Doctor of Philosophy

First Advisor

Joel E Johnson

Second Advisor

Julia G Bryce

Third Advisor

William C Clyde

Abstract

Magnetic susceptibility is a bulk measure that reveals variation in ferromagnetic mineral content. High-resolution measurement of magnetic susceptibility in ocean drilling records reveals variability that can be attributed to primary depositional processes and/or secondary diagenetic processes that occur after deposition. Each chapter of my dissertation investigates magnetic susceptibility records along with geochemical, mineralogical, and rock magnetic techniques in methane-bearing marine sediments along the Indian, Cascadia, and Japanese margins. The overall goal of this work is to improve the understanding of the effects of detrital and biogeochemical processes on magnetic mineralogy, and thus magnetic susceptibility, in these continental margin marine environments.

In the first study (Chapter 1; Phillips et al., 2014), using a multi-proxy approach, I investigated variation in productivity and weathering over the last 110,000 years in the northern Indian Ocean within the core Indian monsoon rainfall zone. These results reveal an increase in productivity due to reduced stratification and a decrease in weathering during the last glacial period due to a weakened summer monsoon. This work reveals a relationship between Zr/Rb and magnetic susceptibility that can be utilized to predict primary detrital magnetic susceptibility.

In the second study, I used an elemental analysis and rock magnetic approach to decouple detrital and diagenetic patterns in magnetic susceptibility at three sites along the Cascadia accretionary wedge. Each site reveals intervals of diagenetic loss in magnetic susceptibility that is balanced by an increase in sulfur due to dissolution of magnetite and precipitation of pyrite. The diagenetic loss of magnetic susceptibility is influenced by organic matter availability as well as upward methane flux.

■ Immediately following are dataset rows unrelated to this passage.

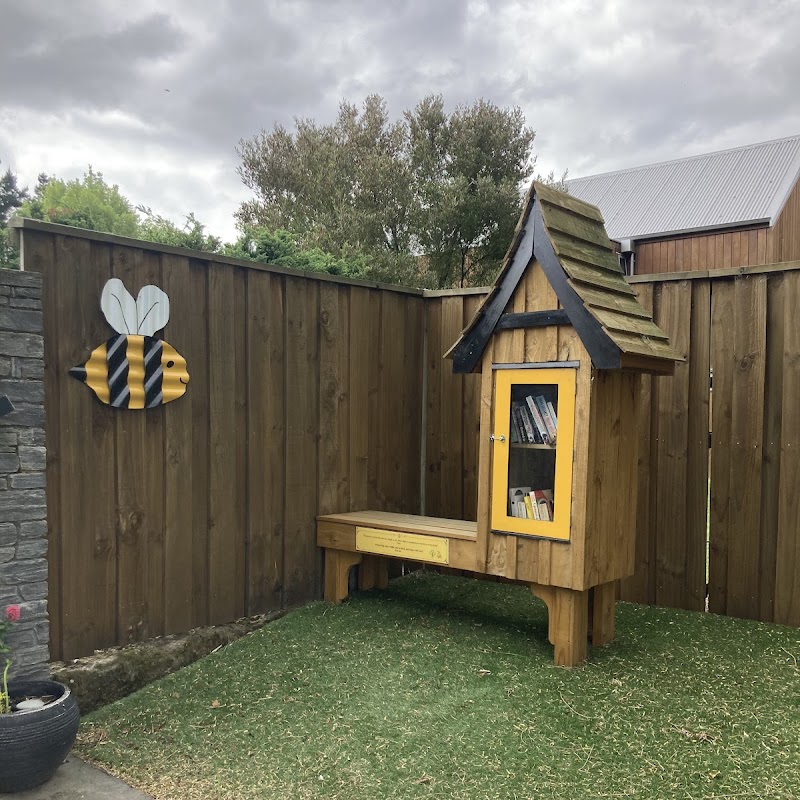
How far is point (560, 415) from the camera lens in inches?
129

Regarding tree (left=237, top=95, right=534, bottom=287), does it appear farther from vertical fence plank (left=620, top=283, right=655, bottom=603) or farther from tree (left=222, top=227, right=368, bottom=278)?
vertical fence plank (left=620, top=283, right=655, bottom=603)

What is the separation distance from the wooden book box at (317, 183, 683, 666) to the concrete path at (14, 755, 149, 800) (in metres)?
1.83

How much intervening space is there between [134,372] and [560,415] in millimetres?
2015

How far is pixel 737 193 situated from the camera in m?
13.8

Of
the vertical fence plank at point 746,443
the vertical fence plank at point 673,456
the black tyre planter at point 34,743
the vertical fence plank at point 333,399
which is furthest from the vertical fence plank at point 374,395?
the black tyre planter at point 34,743

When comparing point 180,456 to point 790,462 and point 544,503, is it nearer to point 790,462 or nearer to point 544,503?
point 544,503

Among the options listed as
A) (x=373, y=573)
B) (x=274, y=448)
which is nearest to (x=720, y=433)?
(x=373, y=573)

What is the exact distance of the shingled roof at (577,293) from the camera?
10.3 feet

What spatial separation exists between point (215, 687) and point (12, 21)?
33.6 ft

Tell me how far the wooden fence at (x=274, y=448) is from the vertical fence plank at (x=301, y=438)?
10 millimetres

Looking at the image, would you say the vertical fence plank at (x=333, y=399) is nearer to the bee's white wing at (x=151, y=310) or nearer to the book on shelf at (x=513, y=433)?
the bee's white wing at (x=151, y=310)

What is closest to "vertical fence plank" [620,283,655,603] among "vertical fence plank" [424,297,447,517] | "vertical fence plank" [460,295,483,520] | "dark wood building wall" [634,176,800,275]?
"vertical fence plank" [460,295,483,520]

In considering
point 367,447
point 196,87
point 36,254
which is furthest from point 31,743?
point 196,87

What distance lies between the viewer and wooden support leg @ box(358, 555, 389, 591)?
4477 mm
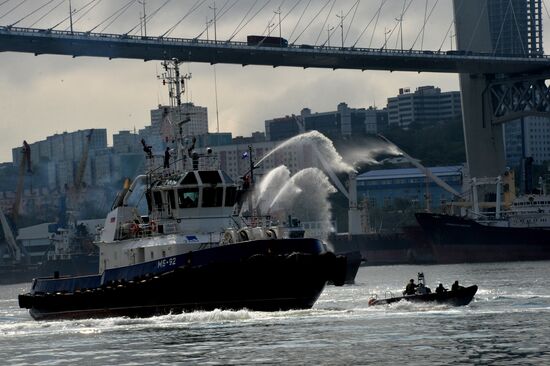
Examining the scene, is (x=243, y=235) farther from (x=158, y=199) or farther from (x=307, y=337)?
(x=307, y=337)

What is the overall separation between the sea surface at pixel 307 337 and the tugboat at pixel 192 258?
0.81m

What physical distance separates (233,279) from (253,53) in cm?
9860

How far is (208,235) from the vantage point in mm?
56031

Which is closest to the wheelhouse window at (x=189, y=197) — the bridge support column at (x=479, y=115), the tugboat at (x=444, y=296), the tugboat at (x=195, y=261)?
the tugboat at (x=195, y=261)

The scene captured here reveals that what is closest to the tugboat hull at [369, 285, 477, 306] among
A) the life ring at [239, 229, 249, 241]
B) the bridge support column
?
the life ring at [239, 229, 249, 241]

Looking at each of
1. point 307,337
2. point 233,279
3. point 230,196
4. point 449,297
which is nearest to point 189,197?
point 230,196

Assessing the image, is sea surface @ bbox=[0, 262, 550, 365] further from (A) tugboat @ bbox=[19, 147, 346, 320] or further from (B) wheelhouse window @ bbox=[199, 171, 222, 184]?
(B) wheelhouse window @ bbox=[199, 171, 222, 184]

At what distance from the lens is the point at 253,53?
150625mm

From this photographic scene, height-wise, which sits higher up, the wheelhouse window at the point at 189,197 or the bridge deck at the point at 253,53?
the bridge deck at the point at 253,53

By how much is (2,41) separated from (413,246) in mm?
56485

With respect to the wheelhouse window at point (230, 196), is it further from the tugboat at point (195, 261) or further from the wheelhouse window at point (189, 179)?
the wheelhouse window at point (189, 179)

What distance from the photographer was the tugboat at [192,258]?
53.7m

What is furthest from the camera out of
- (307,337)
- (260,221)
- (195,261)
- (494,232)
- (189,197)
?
(494,232)

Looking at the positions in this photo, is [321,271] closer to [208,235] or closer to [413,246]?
[208,235]
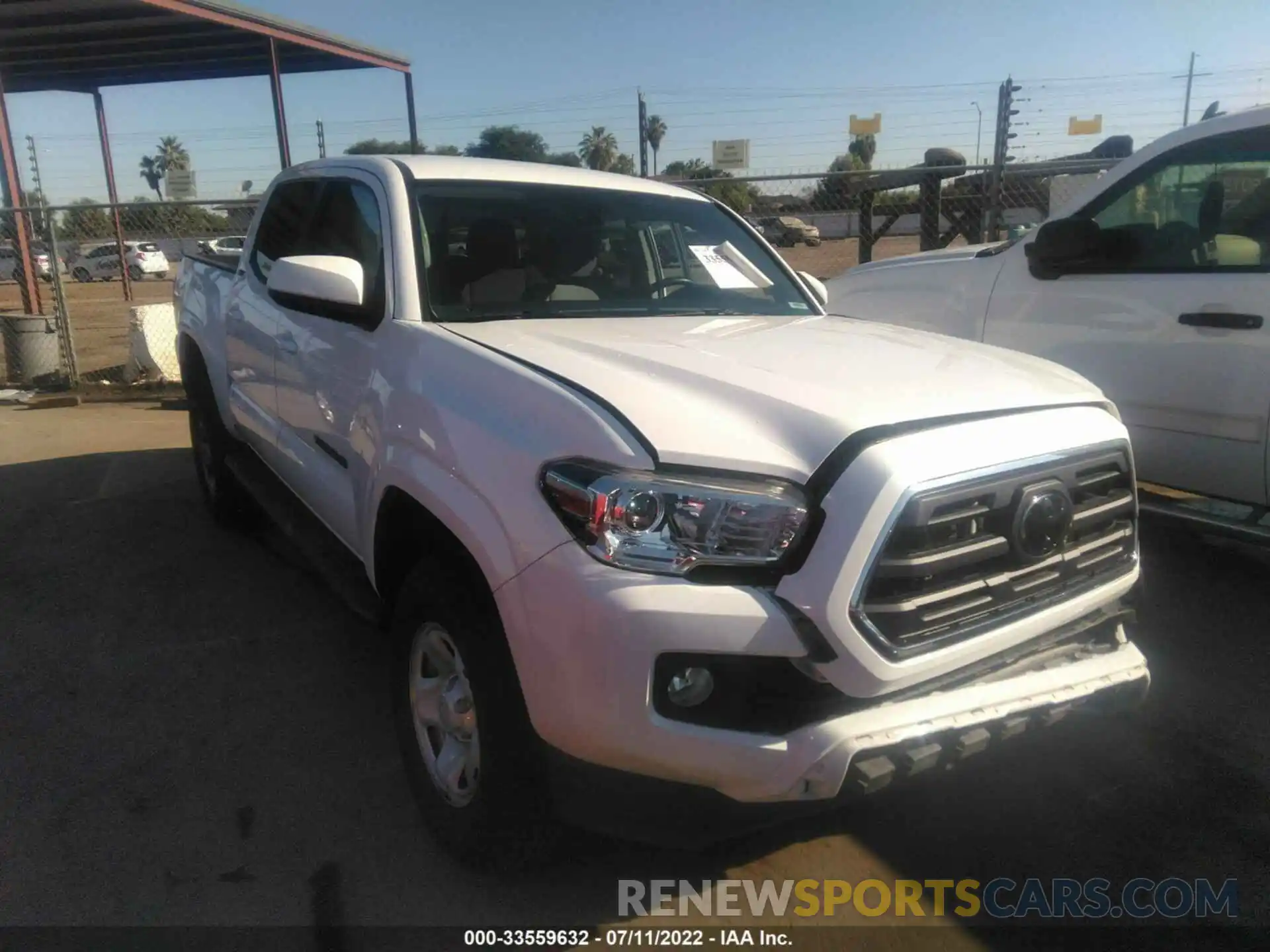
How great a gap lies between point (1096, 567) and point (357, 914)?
207 cm

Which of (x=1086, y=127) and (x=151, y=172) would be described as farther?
(x=151, y=172)

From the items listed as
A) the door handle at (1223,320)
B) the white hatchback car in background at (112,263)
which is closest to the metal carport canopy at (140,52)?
the door handle at (1223,320)

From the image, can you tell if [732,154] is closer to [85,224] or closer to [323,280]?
[323,280]

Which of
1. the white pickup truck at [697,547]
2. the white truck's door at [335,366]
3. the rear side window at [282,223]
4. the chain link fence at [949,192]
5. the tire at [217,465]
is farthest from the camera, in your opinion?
the chain link fence at [949,192]

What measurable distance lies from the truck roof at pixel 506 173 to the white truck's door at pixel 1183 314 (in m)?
1.79

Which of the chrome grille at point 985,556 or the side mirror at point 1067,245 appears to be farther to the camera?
the side mirror at point 1067,245

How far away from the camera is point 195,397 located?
5.47 meters

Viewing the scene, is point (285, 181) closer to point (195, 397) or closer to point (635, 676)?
point (195, 397)

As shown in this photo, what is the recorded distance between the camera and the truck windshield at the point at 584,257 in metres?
3.23

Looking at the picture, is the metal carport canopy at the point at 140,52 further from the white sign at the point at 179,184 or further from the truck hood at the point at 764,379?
the truck hood at the point at 764,379

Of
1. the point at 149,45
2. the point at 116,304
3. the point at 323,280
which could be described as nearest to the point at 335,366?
the point at 323,280

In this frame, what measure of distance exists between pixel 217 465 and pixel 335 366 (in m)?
2.43

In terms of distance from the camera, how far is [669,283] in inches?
146

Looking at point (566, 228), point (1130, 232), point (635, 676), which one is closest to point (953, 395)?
point (635, 676)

In the third study, I used a rock magnetic approach to investigate the magnetic mineralogy in a deep sediment record down to ~2.5 km below the seafloor offshore northern Honshu, Japan. The magnetic susceptibility record reveals cm-scale increases that are likely the result of density sorting causing concentration of heavy minerals. The magnetic mineral assemblage is dominated by titanomagnetite with an increase in Ti-rich titanomagnetite associated with deeply buried (~2 km) coal beds. This change along the titanomagnetite solid solution series, may represent selective dissolution of Ti-poor, iron(III)-rich magnetite during microbial iron reduction since burial.